If shade is unavoidable for a few hours daily in parts of the garden try to plant these areas with cabbage, lettuce, Swiss chard and any other leaf crops that appear to tolerate such conditions for short periods. Even theses crops, however, require several hours’ full sunshine a day if they are to yield satisfactorily.
Shade from distant trees and from buildings is not as damaging as that thrown by overhanging trees nearby. In addition, trees in such close proximity to the growing crop rob growing vegetables of valuable moisture and plant food because of the extensive surface root systems they develop.

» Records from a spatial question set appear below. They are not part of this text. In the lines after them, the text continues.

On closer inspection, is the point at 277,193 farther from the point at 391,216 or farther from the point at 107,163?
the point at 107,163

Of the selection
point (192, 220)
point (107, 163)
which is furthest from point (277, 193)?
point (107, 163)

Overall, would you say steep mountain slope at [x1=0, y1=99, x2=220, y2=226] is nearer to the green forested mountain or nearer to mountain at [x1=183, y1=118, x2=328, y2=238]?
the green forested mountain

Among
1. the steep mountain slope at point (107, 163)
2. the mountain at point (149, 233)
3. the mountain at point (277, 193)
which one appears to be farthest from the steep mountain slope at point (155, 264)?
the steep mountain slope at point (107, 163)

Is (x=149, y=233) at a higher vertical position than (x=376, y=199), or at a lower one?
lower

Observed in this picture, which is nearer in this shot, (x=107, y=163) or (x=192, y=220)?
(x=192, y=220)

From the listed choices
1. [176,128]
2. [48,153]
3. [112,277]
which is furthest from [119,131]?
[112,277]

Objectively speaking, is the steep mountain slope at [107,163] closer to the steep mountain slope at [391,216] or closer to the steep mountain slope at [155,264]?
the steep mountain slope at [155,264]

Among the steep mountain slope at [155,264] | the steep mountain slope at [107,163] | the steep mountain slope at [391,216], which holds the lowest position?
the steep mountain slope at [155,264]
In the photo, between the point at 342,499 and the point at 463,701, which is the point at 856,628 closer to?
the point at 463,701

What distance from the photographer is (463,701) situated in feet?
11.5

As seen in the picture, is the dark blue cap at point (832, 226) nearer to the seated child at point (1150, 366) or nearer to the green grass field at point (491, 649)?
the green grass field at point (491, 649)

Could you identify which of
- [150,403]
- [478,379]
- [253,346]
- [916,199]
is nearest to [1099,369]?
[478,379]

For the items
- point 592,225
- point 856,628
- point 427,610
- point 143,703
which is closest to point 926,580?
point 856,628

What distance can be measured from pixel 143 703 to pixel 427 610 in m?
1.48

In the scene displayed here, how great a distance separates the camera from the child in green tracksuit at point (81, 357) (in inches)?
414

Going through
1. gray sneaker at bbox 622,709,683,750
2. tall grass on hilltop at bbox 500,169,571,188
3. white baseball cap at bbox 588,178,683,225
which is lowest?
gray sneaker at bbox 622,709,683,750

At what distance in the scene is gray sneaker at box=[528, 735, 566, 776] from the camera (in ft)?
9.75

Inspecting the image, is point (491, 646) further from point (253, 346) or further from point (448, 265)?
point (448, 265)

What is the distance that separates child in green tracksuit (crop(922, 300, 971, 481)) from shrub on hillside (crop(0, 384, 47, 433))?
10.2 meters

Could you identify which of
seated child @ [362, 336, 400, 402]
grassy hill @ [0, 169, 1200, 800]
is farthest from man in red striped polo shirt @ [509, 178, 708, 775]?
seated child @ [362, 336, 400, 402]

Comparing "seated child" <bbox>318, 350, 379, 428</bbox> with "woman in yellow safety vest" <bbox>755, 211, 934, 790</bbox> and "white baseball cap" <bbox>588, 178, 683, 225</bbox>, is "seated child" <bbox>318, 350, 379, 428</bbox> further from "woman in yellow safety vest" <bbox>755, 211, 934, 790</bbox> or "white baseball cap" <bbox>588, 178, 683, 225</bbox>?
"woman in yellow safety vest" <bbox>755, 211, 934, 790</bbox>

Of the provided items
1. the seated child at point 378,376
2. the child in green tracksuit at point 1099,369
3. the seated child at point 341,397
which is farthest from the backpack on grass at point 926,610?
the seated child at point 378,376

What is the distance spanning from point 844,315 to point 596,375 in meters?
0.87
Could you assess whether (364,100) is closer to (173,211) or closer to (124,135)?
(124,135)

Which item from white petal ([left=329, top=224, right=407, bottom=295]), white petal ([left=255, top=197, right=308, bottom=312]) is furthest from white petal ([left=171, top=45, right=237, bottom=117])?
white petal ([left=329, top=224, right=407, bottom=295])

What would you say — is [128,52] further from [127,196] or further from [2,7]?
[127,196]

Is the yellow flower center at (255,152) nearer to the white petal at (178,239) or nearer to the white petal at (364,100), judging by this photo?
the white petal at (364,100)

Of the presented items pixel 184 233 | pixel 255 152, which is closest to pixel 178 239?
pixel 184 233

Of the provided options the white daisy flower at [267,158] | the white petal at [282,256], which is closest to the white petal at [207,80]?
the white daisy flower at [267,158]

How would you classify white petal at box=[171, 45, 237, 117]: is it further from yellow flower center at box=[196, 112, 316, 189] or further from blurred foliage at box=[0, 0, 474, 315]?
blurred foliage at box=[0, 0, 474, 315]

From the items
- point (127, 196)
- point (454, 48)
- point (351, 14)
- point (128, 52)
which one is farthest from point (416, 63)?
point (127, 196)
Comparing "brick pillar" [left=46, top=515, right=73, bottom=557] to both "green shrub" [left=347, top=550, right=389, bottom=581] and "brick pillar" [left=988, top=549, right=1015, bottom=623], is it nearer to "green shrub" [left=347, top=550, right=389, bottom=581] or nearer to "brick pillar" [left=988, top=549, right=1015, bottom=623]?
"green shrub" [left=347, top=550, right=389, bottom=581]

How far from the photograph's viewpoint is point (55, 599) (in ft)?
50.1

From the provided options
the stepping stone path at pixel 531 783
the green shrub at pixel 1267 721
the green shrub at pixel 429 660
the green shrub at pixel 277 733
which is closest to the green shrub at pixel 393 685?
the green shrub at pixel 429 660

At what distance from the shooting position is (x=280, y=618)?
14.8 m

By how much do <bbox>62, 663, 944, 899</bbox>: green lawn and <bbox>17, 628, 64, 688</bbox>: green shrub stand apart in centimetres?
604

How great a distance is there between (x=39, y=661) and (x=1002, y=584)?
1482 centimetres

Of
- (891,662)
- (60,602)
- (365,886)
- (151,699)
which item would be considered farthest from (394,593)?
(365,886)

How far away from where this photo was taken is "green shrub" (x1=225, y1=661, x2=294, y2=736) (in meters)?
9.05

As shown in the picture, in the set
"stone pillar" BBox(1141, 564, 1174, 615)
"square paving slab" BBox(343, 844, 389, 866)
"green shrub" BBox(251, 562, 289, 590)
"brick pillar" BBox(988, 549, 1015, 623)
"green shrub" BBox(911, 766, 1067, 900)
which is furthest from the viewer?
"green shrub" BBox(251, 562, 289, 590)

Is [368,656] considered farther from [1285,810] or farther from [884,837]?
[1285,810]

Shelter is different from shade and is often very necessary in low-lying exposed situations. A sheltered garden will allow the growing of tender plants such as bush beans and tomatoes to be continued during the colder months when field planting would be risky. Shelter also protects okra, staked tomatoes and other tall growing crops from damage caused by winds. Strong winds often cause considerable damage to staked tomatoes by whipping the plants and causing the immature green fruits to chafe against the support
Permanent shelter can be provided by a building, a wall, a substantial wooden fence, or by a hedge or even by a row or two of banana trees. A tall wooden fence, apart from acting as a windbreak, may also be useful as a permanent support for runner beans and other vine like vegetables When frost is expected it is often worthwhile to provide protection for tender crops by erecting a temporary windbreak of hessian or grass.